紅色のソファー
白い指がピンと伸びて扉の近くの紅色のソファーを差していた。
「ユウちむ、座って」
「え、あっはい、」
俺は小さな声で「ここですか?」と確認すると、小さな頭が頷いたので、緊張を解す様にゆっくり腰掛けた。
「説明する。まず、」
「あ!あの呉永さんっ!」
「…なに?」
どんぐりみたいな大きな瞳が俺をとらえる。まつ毛長いな。白い肌がツヤツヤしてる。じゃなくて!
「…ユウちむて何ですか」
恐る恐る質問してみる。美少女は驚いたように目をぱちくりさせた。
「くれな、」
「リュウが。ユウちむて呼んでる、から」
「……。」
リュウって誰ですか。
まず、俺そんな名前の友達いねーし。
それに、質問の理由でもない気がするんだけど。
「リュウってだ…」
「おはよう、ございまーす!ごめんなさい遅れましたあー!」
突然、俺の声は大きな声にかき消された。
その声の方を振り向くと、ドアの隙間から気まずそうな顔をした茶髪の女子生徒と目があった。女子生徒は、長いまつ毛に毛先がふわふわとしたセミロングの髪型で。美少女とはタイプが違うけど、この人も美人の枠に入る。と思う。
「あれっ、ショウだけ?」
「おはよう」
少女は荒い息を正しながら、初対面の俺をジロジロと珍しげに見つめた。
「ショウこの人だれ?」
「…ユウちむ」
俺に指をさしたまま、茶髪美人は目を見開いた。
「きゃーー!」
「えっ?」
「この人がユウちむ?!先生が言ってたのとだいぶ違うじゃない!髪もボサボサだし、そんなー、ショック!!」
人のこと指差して叫ぶなよ。
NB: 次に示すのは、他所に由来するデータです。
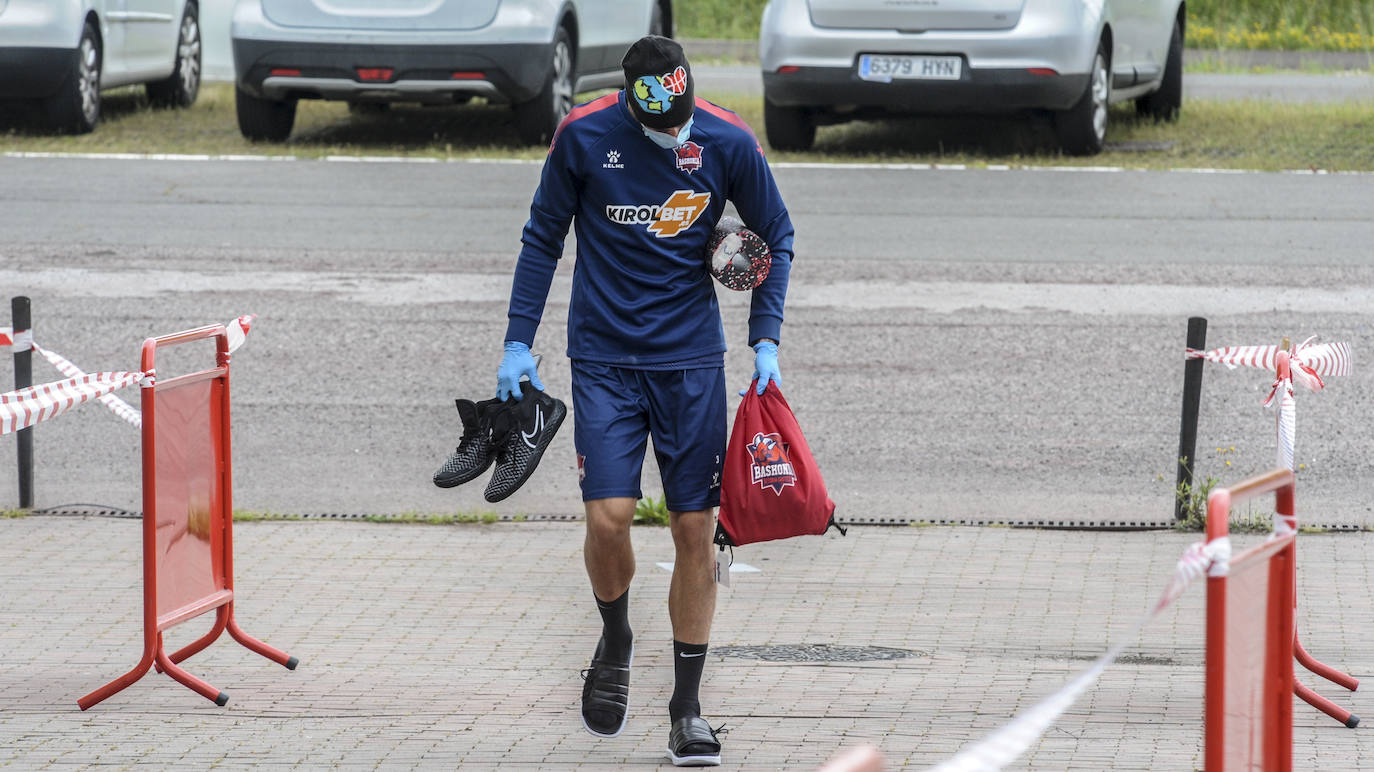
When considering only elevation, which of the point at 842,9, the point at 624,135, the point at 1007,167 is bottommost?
the point at 1007,167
それに先生て誰だ。そしてその人はなんて言ってたんだ、俺こと。
まあ、確かに髪は引っ越しとかバタバタしてて何ヵ月も切ってないけど。ボサボサは酷い。
「…キョウコ遅刻」
「えへ。……あー、ごめんなさい。久々だったから制服が見当たらなくて。部屋中探してやっと見つけたと思ったらこんな時間だったの。」
えへ、と舌を出す茶髪女子。ふわりと髪が揺れる。話に入れないと判断した俺はタイミングを見図る術もなく、突然に言葉をかけた。
「あの、」
「「なに?」」
俺の言葉で、二人が同時にこっちを向いた。大きい目が、4つ。なんだか、圧巻。